Package gavo :: Package adql :: Module grammar
[frames] | no frames]

Module grammar

source code

A parser for ADQL.

The grammar follows the official BNF grammar quite closely, except where pyparsing makes a different approach desirable; the names should mostly match except for the obious underscore to camel case map.

The grammar given in the spec has some nasty rules when you're parsing without backtracking and by recursive descent (which is what pyparsing does). I need some reformulations. The more interesting of those include:

TableReference

Trouble is that table_reference is left-recursive in the following rules:

<table_reference> ::=
       <table_name> [ <correlation_specification> ]
 | <derived_table> <correlation_specification>
 | <joined_table>

<joined_table> ::=
        <qualified_join>
      | <left_paren> <joined_table> <right_paren>

<qualified_join> ::=
        <table_reference> [ NATURAL ] [ <join_type> ] JOIN
        <table_reference> [ <join_specification> ]

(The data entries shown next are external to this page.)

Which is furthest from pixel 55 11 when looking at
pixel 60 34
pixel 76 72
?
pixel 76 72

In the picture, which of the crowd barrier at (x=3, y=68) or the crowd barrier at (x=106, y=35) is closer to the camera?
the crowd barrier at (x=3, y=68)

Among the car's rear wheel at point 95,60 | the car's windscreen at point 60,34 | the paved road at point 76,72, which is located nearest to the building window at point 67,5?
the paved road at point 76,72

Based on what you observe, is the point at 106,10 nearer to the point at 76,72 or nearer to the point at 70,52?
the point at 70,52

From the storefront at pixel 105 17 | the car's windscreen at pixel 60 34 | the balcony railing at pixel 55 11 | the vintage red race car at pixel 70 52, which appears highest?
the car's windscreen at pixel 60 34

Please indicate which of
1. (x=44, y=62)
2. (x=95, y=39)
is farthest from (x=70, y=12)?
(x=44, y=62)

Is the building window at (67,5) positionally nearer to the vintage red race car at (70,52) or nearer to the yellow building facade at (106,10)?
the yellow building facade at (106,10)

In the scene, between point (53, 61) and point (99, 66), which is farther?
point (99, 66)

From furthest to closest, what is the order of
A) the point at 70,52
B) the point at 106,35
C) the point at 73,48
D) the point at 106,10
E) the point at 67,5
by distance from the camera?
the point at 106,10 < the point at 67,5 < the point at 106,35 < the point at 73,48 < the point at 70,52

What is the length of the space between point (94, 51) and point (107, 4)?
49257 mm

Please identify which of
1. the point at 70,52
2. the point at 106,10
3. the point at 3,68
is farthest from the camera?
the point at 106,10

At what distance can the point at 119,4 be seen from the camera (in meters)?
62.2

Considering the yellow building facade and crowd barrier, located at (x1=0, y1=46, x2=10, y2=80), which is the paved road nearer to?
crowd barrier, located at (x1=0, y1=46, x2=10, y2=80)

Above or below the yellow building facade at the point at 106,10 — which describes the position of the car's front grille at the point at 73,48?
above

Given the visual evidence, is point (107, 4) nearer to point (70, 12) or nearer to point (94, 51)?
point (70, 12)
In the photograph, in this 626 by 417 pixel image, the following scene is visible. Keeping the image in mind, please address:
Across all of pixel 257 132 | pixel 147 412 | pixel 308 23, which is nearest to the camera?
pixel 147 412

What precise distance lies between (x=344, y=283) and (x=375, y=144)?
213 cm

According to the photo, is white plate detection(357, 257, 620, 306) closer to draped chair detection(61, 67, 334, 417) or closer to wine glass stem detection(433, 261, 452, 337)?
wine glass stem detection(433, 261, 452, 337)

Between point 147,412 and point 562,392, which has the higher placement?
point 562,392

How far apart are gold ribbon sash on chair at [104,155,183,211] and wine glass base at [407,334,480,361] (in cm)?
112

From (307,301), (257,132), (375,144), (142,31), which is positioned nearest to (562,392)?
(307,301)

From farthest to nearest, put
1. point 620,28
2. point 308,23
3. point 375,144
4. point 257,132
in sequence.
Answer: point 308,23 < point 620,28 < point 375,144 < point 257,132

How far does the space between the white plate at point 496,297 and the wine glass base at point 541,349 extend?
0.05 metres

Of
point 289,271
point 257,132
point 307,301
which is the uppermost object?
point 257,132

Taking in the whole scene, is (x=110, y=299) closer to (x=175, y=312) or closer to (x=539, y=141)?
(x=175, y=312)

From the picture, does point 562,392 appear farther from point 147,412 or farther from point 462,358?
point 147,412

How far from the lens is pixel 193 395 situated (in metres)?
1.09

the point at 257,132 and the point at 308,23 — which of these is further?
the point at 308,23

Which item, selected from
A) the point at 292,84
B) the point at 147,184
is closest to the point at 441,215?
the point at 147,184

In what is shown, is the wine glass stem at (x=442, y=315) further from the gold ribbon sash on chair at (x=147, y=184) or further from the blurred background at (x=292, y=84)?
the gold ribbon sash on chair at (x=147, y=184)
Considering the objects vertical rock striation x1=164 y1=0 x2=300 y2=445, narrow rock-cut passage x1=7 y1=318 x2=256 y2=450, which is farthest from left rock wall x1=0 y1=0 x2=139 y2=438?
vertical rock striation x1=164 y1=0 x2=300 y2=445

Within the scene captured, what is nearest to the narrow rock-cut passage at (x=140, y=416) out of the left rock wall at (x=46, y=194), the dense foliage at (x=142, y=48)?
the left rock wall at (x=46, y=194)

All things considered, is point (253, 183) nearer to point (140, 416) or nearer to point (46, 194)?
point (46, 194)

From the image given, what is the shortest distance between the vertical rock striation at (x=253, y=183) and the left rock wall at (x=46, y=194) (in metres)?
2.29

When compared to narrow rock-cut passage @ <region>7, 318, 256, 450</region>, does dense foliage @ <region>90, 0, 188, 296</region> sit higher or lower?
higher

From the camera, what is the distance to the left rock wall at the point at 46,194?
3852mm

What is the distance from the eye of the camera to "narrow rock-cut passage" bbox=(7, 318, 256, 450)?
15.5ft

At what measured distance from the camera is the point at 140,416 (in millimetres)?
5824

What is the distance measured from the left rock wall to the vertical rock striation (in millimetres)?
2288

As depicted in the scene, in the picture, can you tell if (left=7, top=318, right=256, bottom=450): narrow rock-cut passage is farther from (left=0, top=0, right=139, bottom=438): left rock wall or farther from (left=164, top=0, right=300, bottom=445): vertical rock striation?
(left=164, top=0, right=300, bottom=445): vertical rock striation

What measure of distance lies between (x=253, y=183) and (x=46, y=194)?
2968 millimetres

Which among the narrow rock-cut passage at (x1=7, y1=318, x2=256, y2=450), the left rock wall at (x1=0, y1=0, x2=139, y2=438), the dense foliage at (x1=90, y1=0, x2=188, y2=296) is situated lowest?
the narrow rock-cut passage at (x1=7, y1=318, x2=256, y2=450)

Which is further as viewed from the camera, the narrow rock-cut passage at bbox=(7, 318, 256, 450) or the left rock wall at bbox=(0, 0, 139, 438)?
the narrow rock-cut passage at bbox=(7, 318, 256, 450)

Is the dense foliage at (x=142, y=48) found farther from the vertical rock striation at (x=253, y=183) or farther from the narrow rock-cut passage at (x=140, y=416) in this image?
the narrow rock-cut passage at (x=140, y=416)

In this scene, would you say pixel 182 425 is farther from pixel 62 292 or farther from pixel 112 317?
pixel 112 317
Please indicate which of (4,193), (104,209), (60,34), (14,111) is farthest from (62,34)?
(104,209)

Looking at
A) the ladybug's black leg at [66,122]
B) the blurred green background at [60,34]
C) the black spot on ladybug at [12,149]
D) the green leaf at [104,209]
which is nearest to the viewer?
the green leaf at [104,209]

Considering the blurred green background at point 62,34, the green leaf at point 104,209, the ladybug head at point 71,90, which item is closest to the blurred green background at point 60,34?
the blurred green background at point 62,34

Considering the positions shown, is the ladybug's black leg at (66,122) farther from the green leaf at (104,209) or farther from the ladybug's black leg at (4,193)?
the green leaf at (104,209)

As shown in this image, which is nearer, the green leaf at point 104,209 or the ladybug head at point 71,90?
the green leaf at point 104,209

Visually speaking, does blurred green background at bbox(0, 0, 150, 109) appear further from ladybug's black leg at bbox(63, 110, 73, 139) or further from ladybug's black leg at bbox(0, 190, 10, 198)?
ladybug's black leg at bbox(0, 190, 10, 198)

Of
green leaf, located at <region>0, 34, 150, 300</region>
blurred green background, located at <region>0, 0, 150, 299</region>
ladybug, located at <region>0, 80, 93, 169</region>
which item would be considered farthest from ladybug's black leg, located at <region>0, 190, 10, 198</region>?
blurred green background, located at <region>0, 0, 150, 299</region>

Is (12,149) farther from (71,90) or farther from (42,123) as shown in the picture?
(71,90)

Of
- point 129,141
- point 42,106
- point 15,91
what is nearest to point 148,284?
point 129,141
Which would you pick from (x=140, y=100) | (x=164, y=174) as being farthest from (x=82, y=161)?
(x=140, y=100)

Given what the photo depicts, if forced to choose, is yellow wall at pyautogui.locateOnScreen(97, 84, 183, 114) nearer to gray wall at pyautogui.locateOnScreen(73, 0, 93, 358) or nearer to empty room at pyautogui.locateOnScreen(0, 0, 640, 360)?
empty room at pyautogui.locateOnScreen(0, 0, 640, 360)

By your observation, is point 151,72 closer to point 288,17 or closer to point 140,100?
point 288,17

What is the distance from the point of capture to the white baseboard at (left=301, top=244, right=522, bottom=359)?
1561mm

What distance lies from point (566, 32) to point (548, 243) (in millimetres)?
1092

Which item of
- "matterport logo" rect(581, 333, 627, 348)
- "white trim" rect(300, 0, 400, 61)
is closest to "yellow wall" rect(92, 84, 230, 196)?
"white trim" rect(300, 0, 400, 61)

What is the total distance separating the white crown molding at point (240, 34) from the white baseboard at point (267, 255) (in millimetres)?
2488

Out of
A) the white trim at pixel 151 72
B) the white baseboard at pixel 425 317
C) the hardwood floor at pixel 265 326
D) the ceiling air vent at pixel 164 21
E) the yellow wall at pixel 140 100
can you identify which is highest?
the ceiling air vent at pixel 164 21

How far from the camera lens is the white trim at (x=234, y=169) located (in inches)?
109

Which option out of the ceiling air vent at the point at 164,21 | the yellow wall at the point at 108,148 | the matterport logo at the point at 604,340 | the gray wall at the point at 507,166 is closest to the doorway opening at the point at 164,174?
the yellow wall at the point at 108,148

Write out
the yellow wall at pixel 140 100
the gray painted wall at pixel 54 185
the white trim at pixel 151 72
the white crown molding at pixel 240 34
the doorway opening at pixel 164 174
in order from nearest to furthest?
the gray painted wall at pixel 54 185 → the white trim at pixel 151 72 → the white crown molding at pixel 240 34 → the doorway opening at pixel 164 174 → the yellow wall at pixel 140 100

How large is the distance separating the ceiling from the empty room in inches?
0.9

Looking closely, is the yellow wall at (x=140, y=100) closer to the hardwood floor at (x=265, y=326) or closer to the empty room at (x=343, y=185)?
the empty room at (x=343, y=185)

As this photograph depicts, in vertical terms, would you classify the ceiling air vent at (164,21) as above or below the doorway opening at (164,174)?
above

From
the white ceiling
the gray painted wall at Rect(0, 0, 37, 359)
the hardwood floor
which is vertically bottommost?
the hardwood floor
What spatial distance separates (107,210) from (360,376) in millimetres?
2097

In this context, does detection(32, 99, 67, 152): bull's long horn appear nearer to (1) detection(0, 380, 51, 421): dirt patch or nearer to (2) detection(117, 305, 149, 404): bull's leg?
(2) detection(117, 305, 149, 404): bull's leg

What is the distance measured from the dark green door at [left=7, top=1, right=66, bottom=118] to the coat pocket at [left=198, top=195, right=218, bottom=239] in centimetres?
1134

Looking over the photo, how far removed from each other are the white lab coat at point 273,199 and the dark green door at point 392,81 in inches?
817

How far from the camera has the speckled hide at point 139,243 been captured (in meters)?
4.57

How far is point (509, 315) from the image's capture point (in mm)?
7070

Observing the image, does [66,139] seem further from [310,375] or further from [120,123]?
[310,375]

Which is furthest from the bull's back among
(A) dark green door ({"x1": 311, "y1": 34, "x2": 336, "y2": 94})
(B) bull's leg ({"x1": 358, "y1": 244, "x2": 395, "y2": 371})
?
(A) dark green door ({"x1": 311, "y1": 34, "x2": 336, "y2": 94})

We fix this by adding rules:

      <sub_join> ::= '(' <joinedTable> ')'
<join_opener> ::=
       <table_name> [ <correlation_specification> ]
 | <derived_table> <correlation_specification>
       | <sub_join>

and then writing:

<qualified_join> ::=
        <join_opener> [ NATURAL ] [ <join_type> ] JOIN
        <table_reference> [ <join_specification> ]

statement

I can't have StringEnd appended to querySpecification since it's used in subqueries, but I need to have it to keep pyparsing from just matching parts of the input. Thus, the top-level production is for "statement".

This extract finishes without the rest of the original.